* _Text passage_
Peter James

Bagging a Great Meal

Peter James finds himself converted by conversions at the Jolly Poacher in Brighton

In Barcelona recently an ebullient restaurateur said to me, ‘While you are in my restaurant, this is your home.’  It’s not the first time I’ve heard that.  I believe restaurants should be more about giving you the feel-good factor than being temples of fine food and wines.  

Restaurants provide the chance to catch up with friends, to celebrate – or commiserate, to plot and scheme, to pick someone’s brains, to seduce, to unwind.  I don’t go out to eat wanting to pick faults, even in my food columnist role, but there are some things that really irritate me.  One that riles me almost more than anything is having my wine glass filled too high.


Why is it, when you order a main course costing anywhere from £15 – £40, it will normally be cooked by someone who knows what they are doing, plated by someone who also knows what they are doing and brought to your table by someone who doesn’t trip over and drop the lot on your head – yet when you order a bottle of wine costing twice or even four times this amount, it is frequently brought to by the most junior and inexperienced member of staff – and someone who appears never to have opened a bottle before in their life?

I was staying at Whittlebury Hall in Northampton last weekend, while racing at Silverstone.  Despite it being a vast barn of a place, a conference hotel, spa, golf and country club, I like this privately owned hotel a lot and have stayed on many occasions.

It has good rooms, great bar areas, a fabulous pool, extremely friendly staff and consistently excellent food.  We dined there three nights and each time, and to my dismay a different waiter filled our wine glasses up to the brim each night.

* _Data extract_
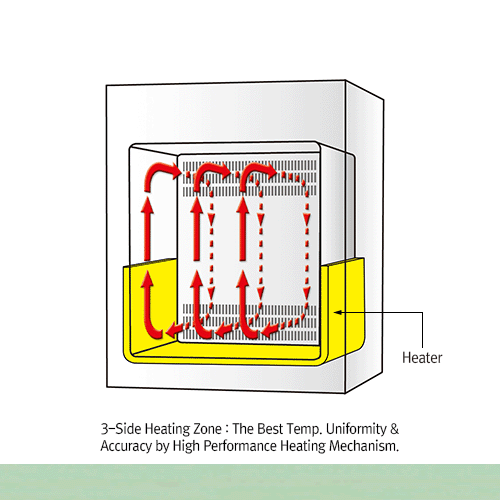 Heater

3-Side Heating Zone : The Best Temp. Uniformity & Accuracy by High Performance Heating Mechanism.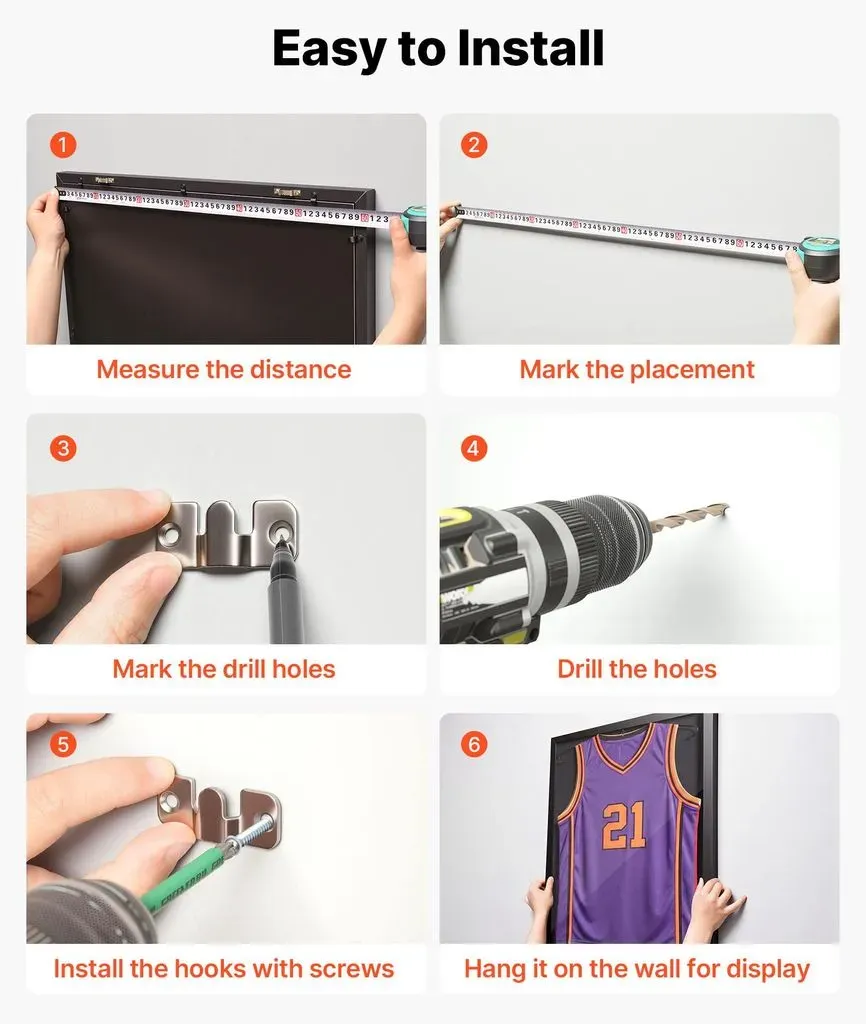 Easy to Install

1
Measure the distance

2
Mark the placement

3
Mark the drill holes

4
Drill the holes

5
Install the hooks with screws

6
21
Hang it on the wall for display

* _What needs to be done_
Transcribe the restaurant column above, starting at "Peter James finds" and ending at "food and wines.".

* _Response_
Peter James finds himself converted by conversions at the Jolly Poacher in Brighton

In Barcelona recently an ebullient restaurateur said to me, ‘While you are in my restaurant, this is your home.’  It’s not the first time I’ve heard that.  I believe restaurants should be more about giving you the feel-good factor than being temples of fine food and wines.